A proper summer rarely arrives in Britain. One did arrive in 1976, a year that everyone who was around then can remember, but that memorable exception simply proves the rule. Summer is often a warmer version of winter with lighter grey skies and no dry season, as such. There is not usually heavy rainfall in summer, but completely sunny, dry days are a rarity. Showers are the order of the day and not the preserve of April with its folklore April showers. British summers frequently disrupt outdoor events and planning a BBQ is nigh on impossible. My mother used to complain ‘cos I gave her no warning if I suddenly invited her round for a BBQ. I explained that the weather had given me no warning, either. At some point in a year, summer may put in a brief appearance but it is usually for less than a month and we never know which month might be graced by it. British summers are hardly worth the name.
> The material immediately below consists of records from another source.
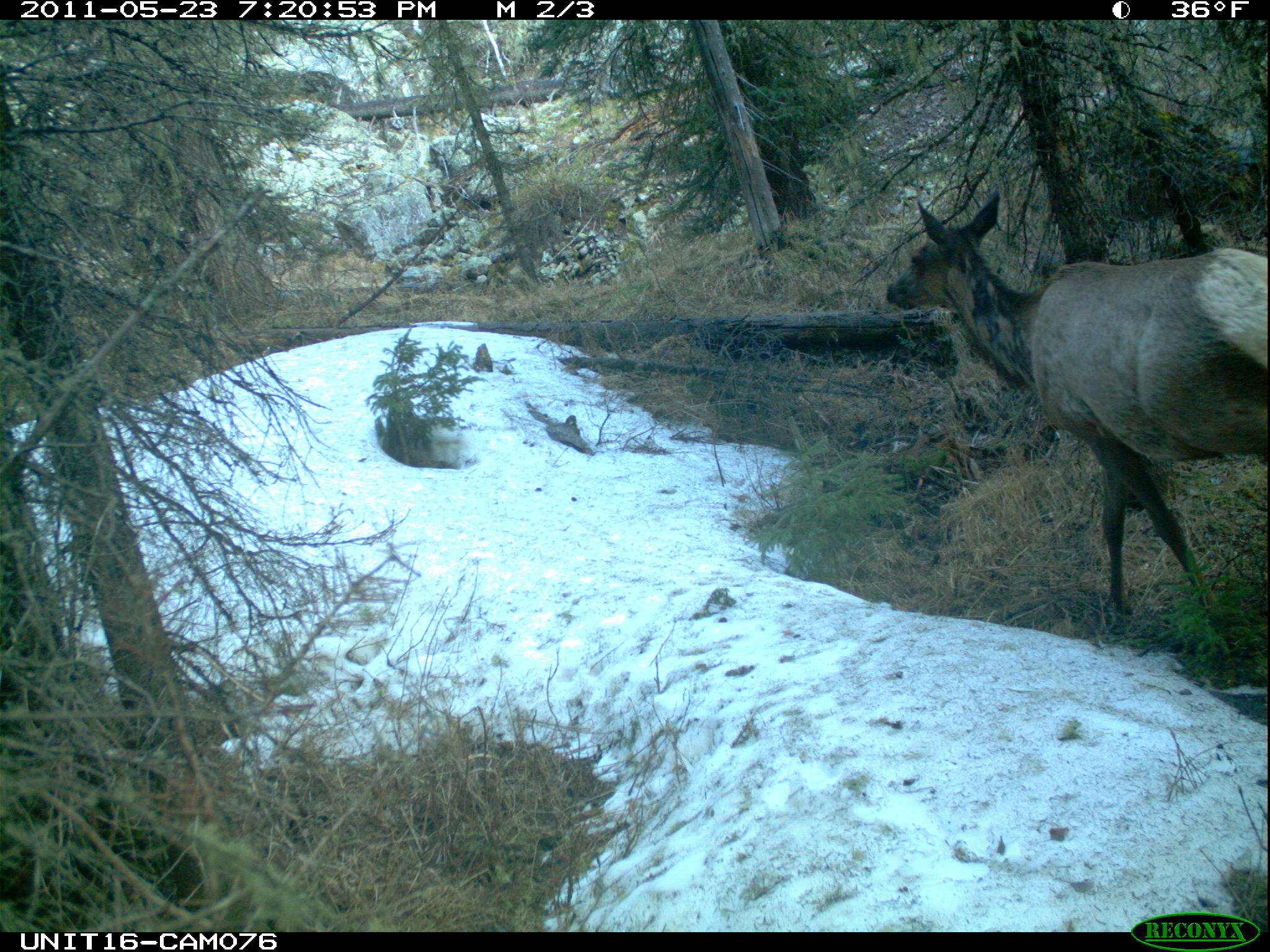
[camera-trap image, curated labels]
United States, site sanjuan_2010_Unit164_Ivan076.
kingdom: Animalia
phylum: Chordata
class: Mammalia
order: Artiodactyla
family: Cervidae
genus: Cervus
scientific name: Cervus elaphus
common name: red deer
In these regards, the British climate is surely one of the most frustrating on the planet. That’s what I mean about being a bad climate. [Note: Britain now does seem to be getting worse winter extremes with various sections of the countryside being much more regularly inundated, and American politicians still stubbornly refuse to accept the notion of climate change.]
It is, perhaps, not surprising, therefore, that I have had a long term love affair with the more southern regions of France and its Mediterranean climate. Here, with greater extremes of weather – inundation has long been a possibility – a proper summer does usually turn up and for considerably longer than a few measly weeks. Southern France is typified by the smell of hot pine forests and gloriously colourful Mediterranean plants, such as Bougainvillea, marking the difference in the climate. This glorious plant, frequently in flower, just screams “Mediterranean”.
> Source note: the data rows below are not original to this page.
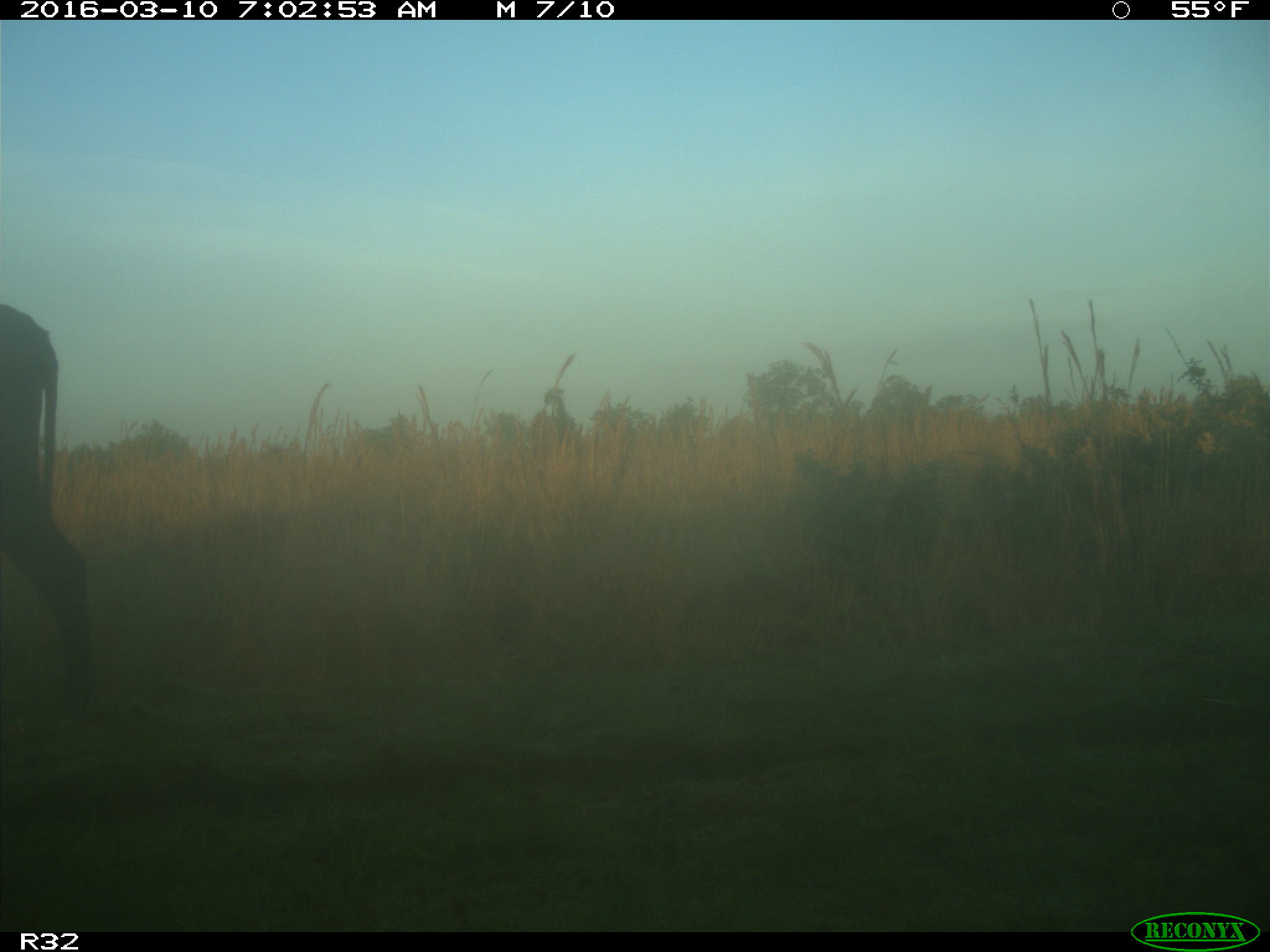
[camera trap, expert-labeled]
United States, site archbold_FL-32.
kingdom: Animalia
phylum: Chordata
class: Mammalia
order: Artiodactyla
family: Bovidae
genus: Bos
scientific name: Bos taurus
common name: domestic cow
Bos taurus (domestic cow).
With our relatively recent forays into Spain, even longer, reliable summers exist. I love ‘em all. Here, our friends can wander out into their garden and pluck a fresh lemon from their lemon tree, take it inside and cut a slice for their gin and tonic; a slice of fresh citrus fruit just seconds away from growing. That screams “Mediterranean”, too.
As a lover of summer side pursuits, I’ve long fancied living in a place where the climate not only allows me to get outside in comfort but that demonstrates the fact by allowing the iconic Bougainvillea to grow. recently, I’ve added been fancying the concept of having my own lemon tree for my gin and tonics, too.
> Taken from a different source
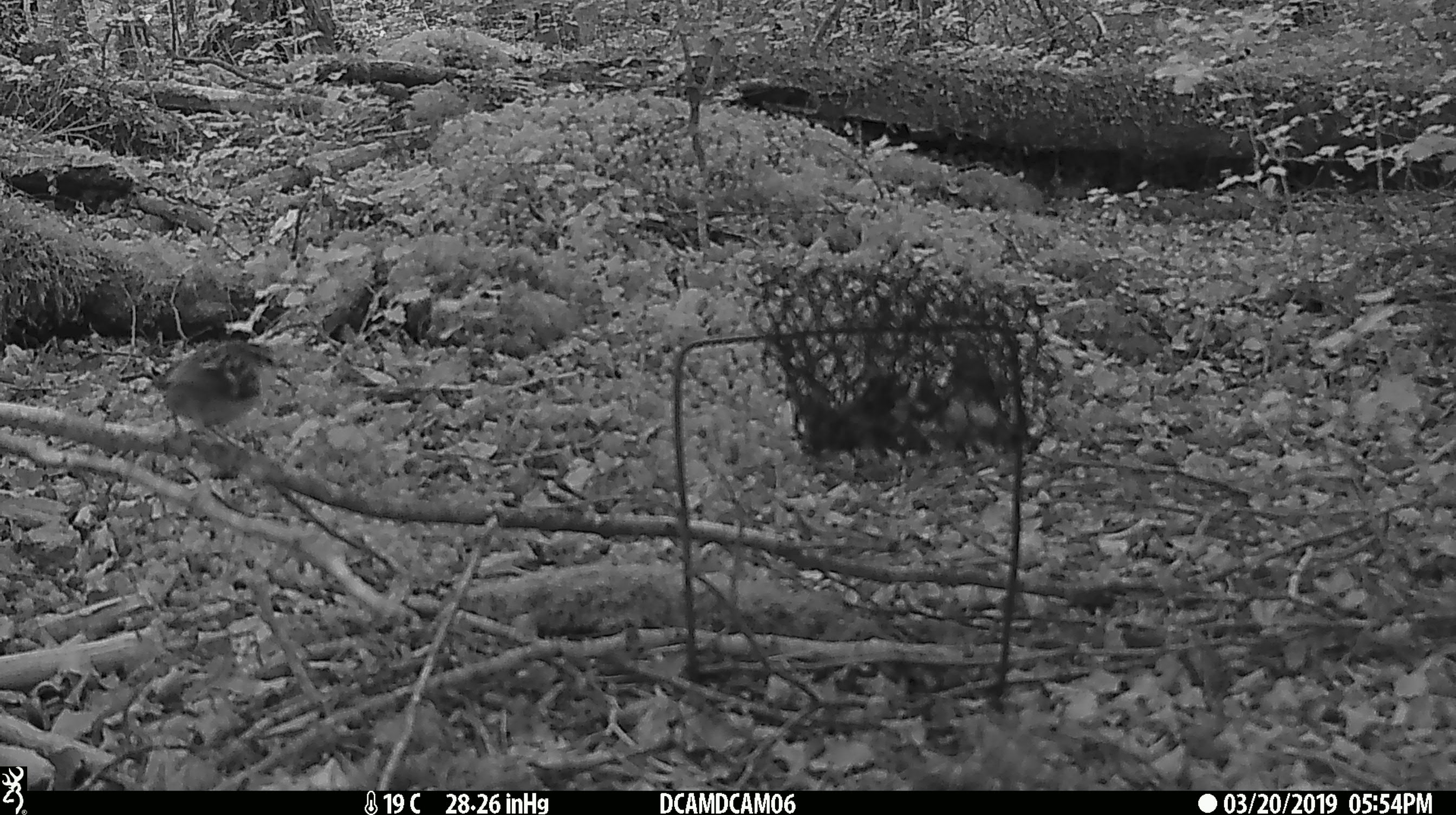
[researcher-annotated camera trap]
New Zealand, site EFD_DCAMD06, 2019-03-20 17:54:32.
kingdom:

Whilst we may now have such a suitable property, given our extended absences, a real lemon tree, though a small potted one would suffice, or a real Bougainvillea that would doubtless require attention to keep it alive through the lengthy summers, is not a practical proposition. However, knowing my desire for such an icon, Francine very cleverly found me the perfect answer for my birthday. I am now the proud owner of a maintenance-free Bougainvillea.
Happy chappy – modern fake flowers really are quite amazing.